Each step in the pipeline has its own opportunity to report problems by adding an error message to the result. If any step reports errors, the pipeline aborts and the engine reports the problem back to PCS.
Every system has failure modes; the only question is whether you design them in or just let them happen. We took care to design in “safe” failures, particularly in the production process. There was no way we wanted our software to be responsible for stopping the production line.
There’s another aspect, too. When the customer picks up his order, it should be the right one! That is, the product we deliver really needs to match the product the customer ordered. It seems like a trivial statement, but it is very important to render the production scale images in the same way that the on-screen image was rendered. We worked hard to ensure that exactly the same rendering code would be used in production as in the studio. We also made sure that the rendering engine would use the same fonts and backgrounds in production.
In our render engine, we adopted a philosophy of “Fail Fast, Fail Loudly.” As soon as the render engine pulls a job from PCS, it checks through all the instructions, validating that all the resources the job requires are actually available. If the job includes text, the render engine loads the font right away. If the job includes some background images or an alpha mask, the render engine loads the underlying images right away. If anything is missing, it immediately notifies PCS of the error and aborts that job. Out of the 16 steps in the rendering pipeline, the first 5 all deal with validation.
After several months in production, we finally found one error that the render engine didn’t detect early: it didn’t reserve disk space for the rendered image up front. One day when PCS filled its storage volumes, render jobs started to fail late instead of failing early. In all the preceding time, there were no remakes due to bad renders.
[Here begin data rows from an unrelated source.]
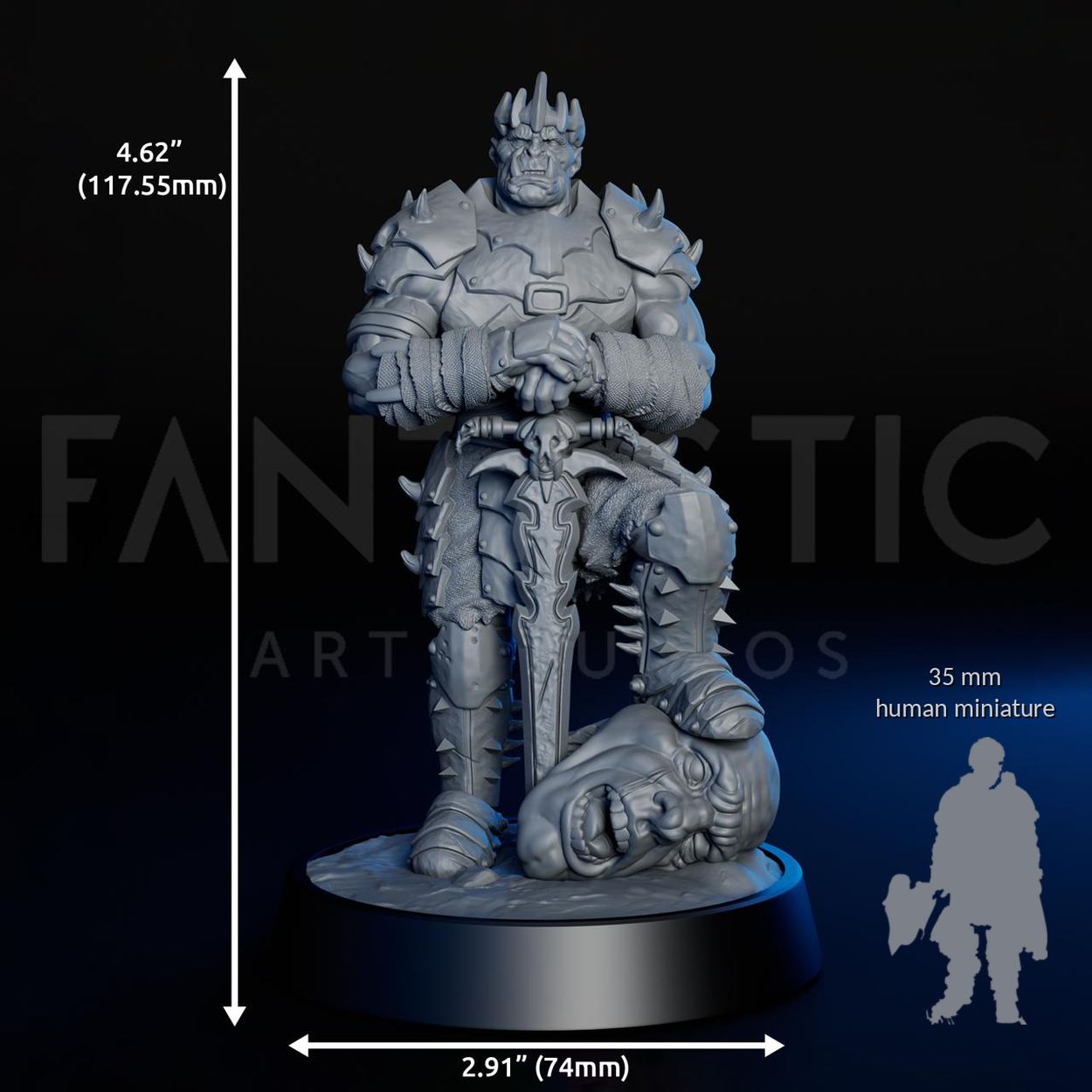 Orc King miniature, scale reference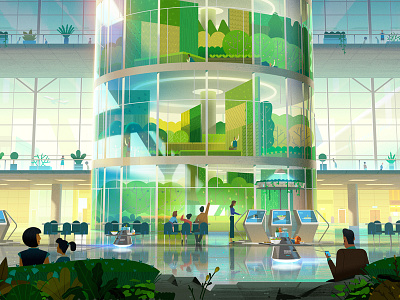 Future of Travel airport architecture digital futuristic green illustration nature people technology travel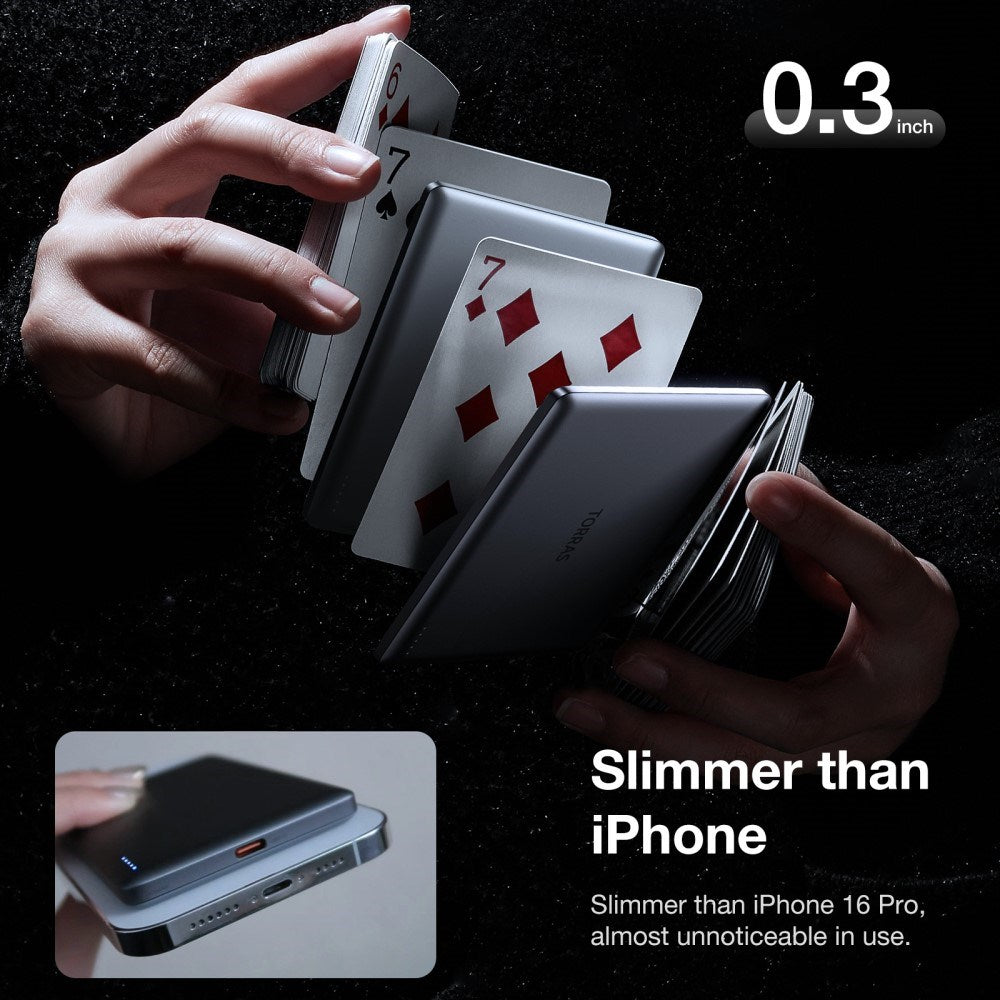 TORRAS MiniMag Power Bank 5,000 mAh - Magnetic - Grey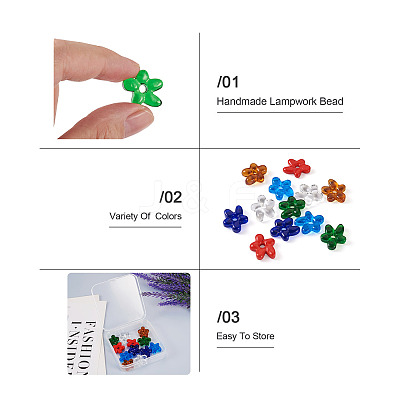 12Pcs 6 Colors Glass Beads GGLA-TA0002-02-1
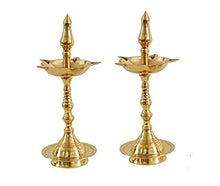 Load image into Gallery viewer, Hashcart Kerala Traditional Brass Diya Lamp (12.7 cm X 12.7 cm X 30.48 cm, Gold, Set of 2) - Home Decor Lo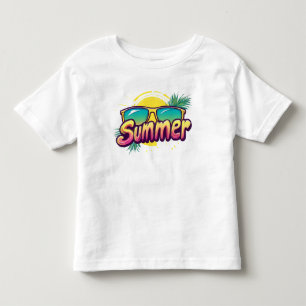 T-shirt Pour Les Tous Petits Texte d'été - Lunettes de soleil d'été colorées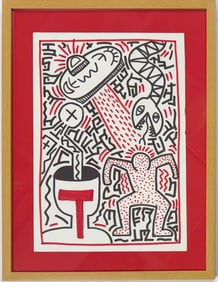 Keith Haring American 1958 - 1990 Felt Pen on Paper In The Style of. Warhol and Haring Pop Art Era.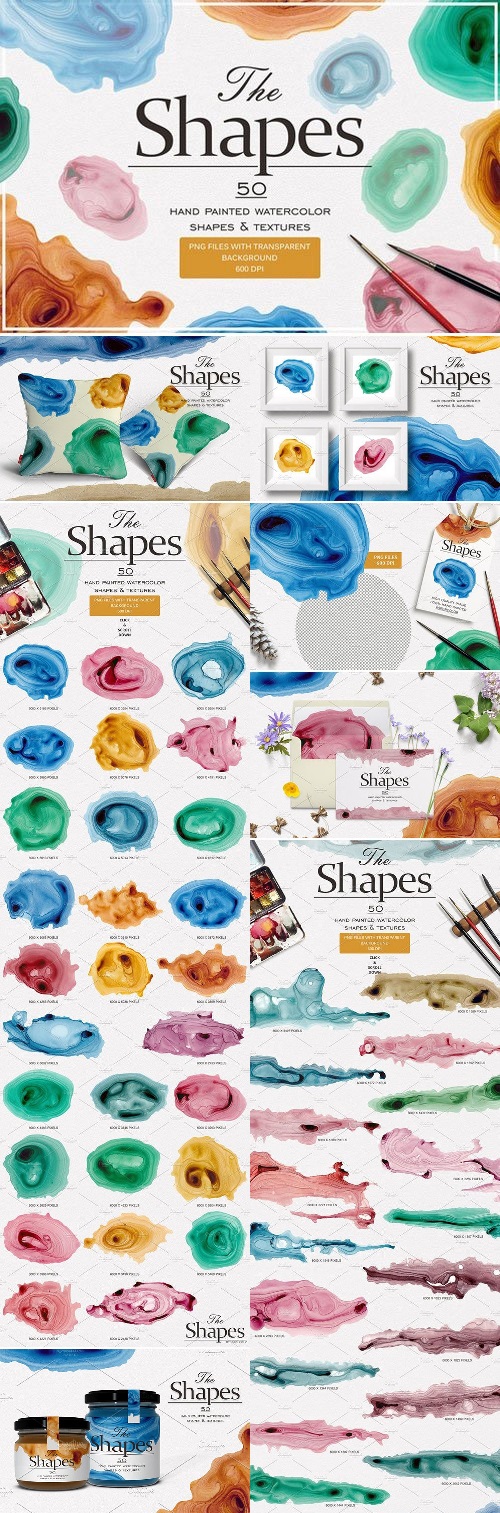 The Shapes (watercolor textures) 2069740
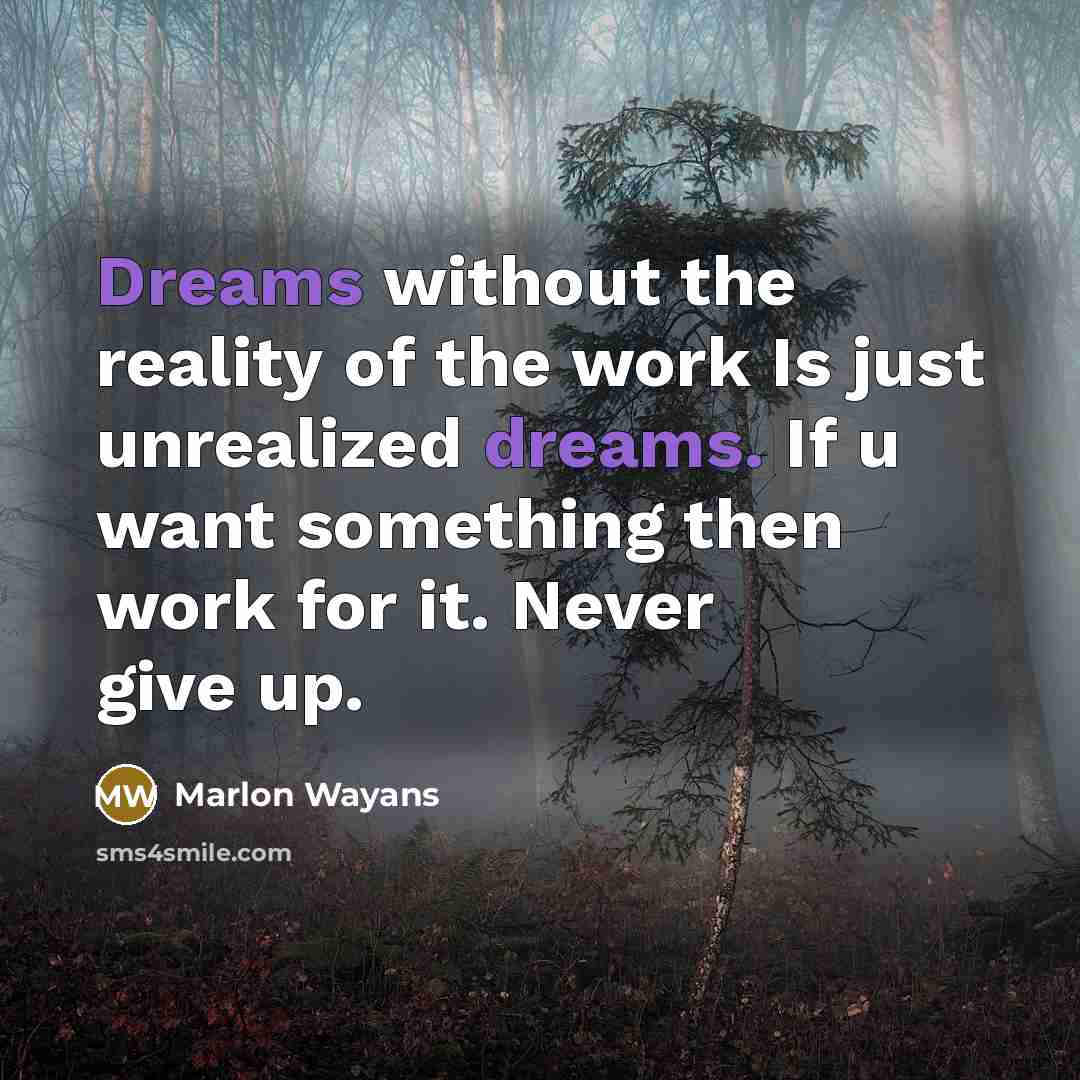 “Dreams without the reality of the work Is just unrealized…” quote by Marlon Wayans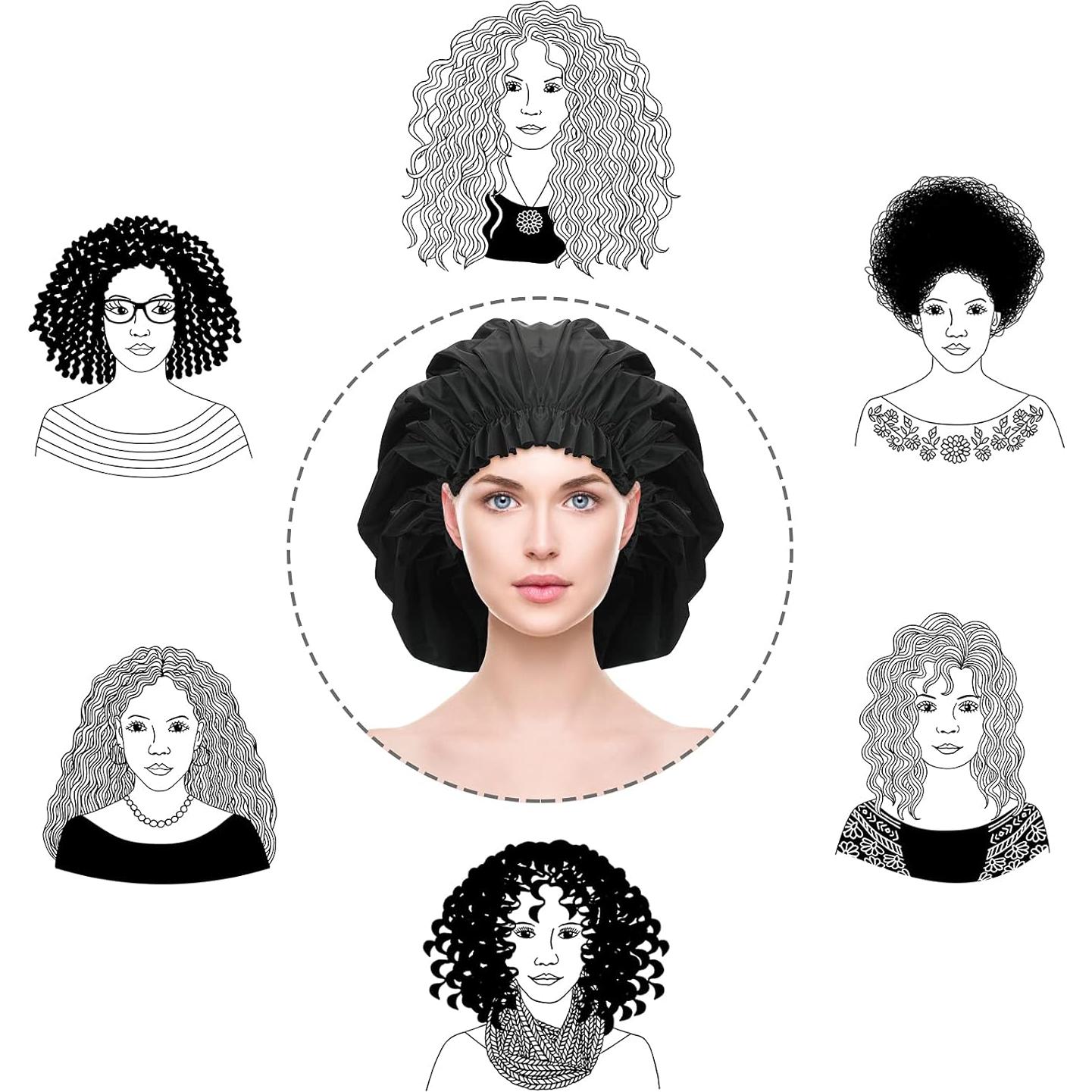 Gorras de Ducha Jumbo Bencailor Impermeables para Cabello Largo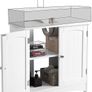 Vanity unit, vanity unit, vanity unit, bathroom cabinet with 2 doors, adjustable shelf, lots of storage space, free-standing, country house style, 60 x 30 x 60 cm, white Image 3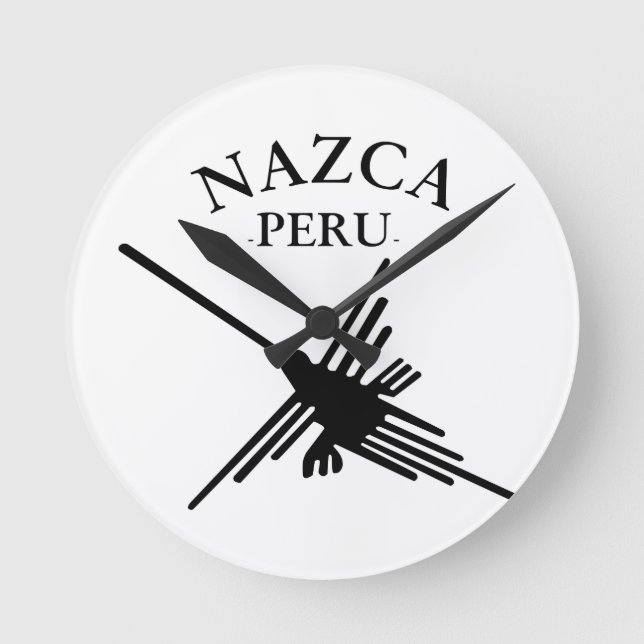 Nazca Peru Hummingbird mit kurvigem Text Runde Wanduhr (Vorderseite)
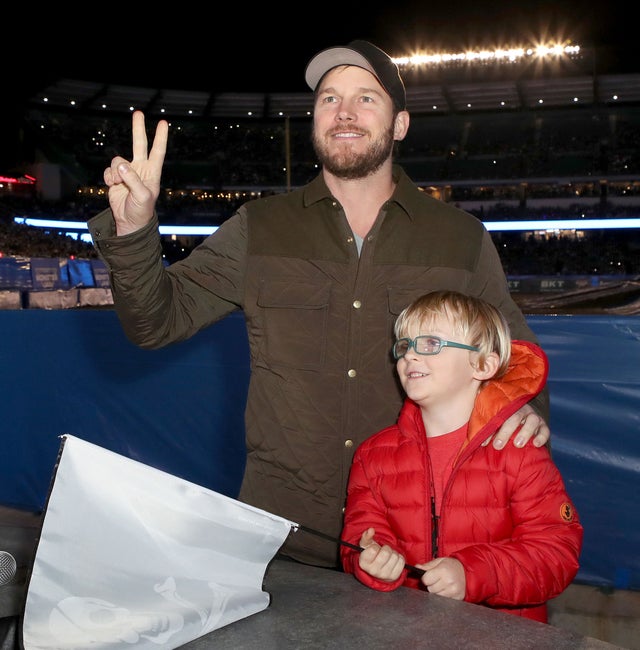 Chris Pratt and son Jack at Monster Jam Celebrity Event 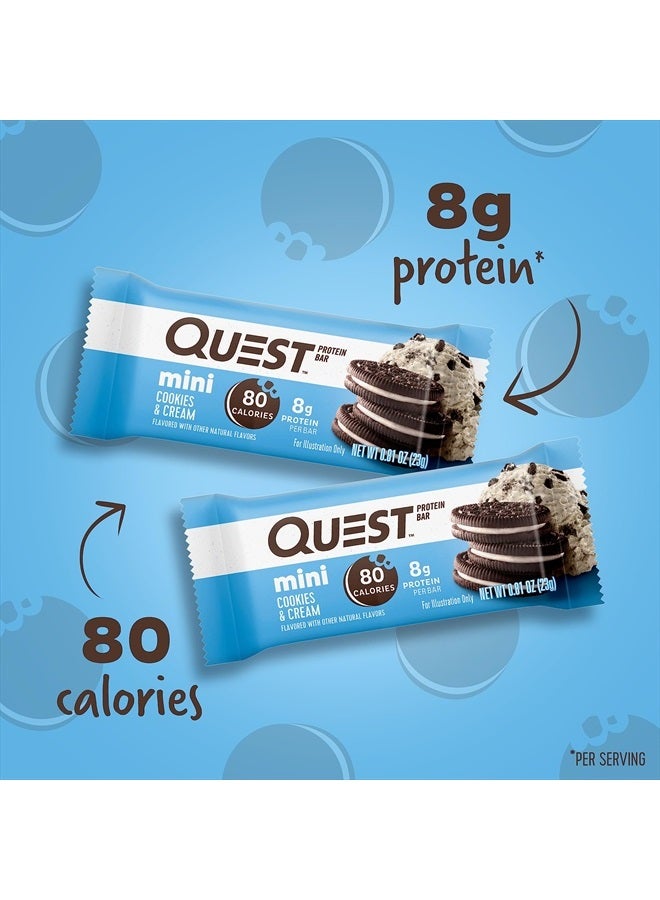 Quest Nutrition أشرطة بروتين ميني كوكيز آند كريم، عالية البروتين، منخفضة الكربوهيدرات، مناسبة لنظام الكيتو الغذائي، 14 قطعة - Image 2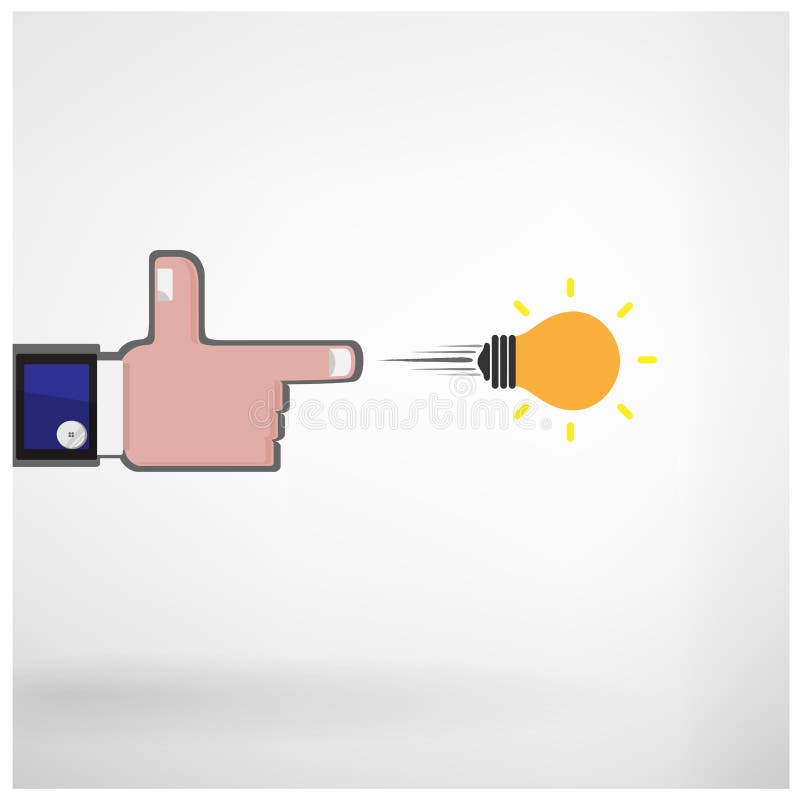 Mano dell'uomo d'affari che spara concetto creativo della lampadina illustrazione vettoriale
Each render engine operates independently. PCS doesn’t keep a roster of the render engines that exist; each engine just pulls jobs from PCS. In fact, engines can be added or removed as needed. Because each engine looks for a new job as soon as it finishes the previous one, we automatically get load balancing, scaled to the horsepower of the individual engines. Faster render engines just consume jobs at a higher rate. Heterogeneous render engines are no problem.
The only bottleneck would be PCS itself. Because the render engines call stored procedures to pull jobs and update status, each render engine generates two transactions every three to five minutes. PCS runs on a decent-sized cluster of Microsoft SQL Server hosts, so it is in no danger of limiting throughput anytime soon.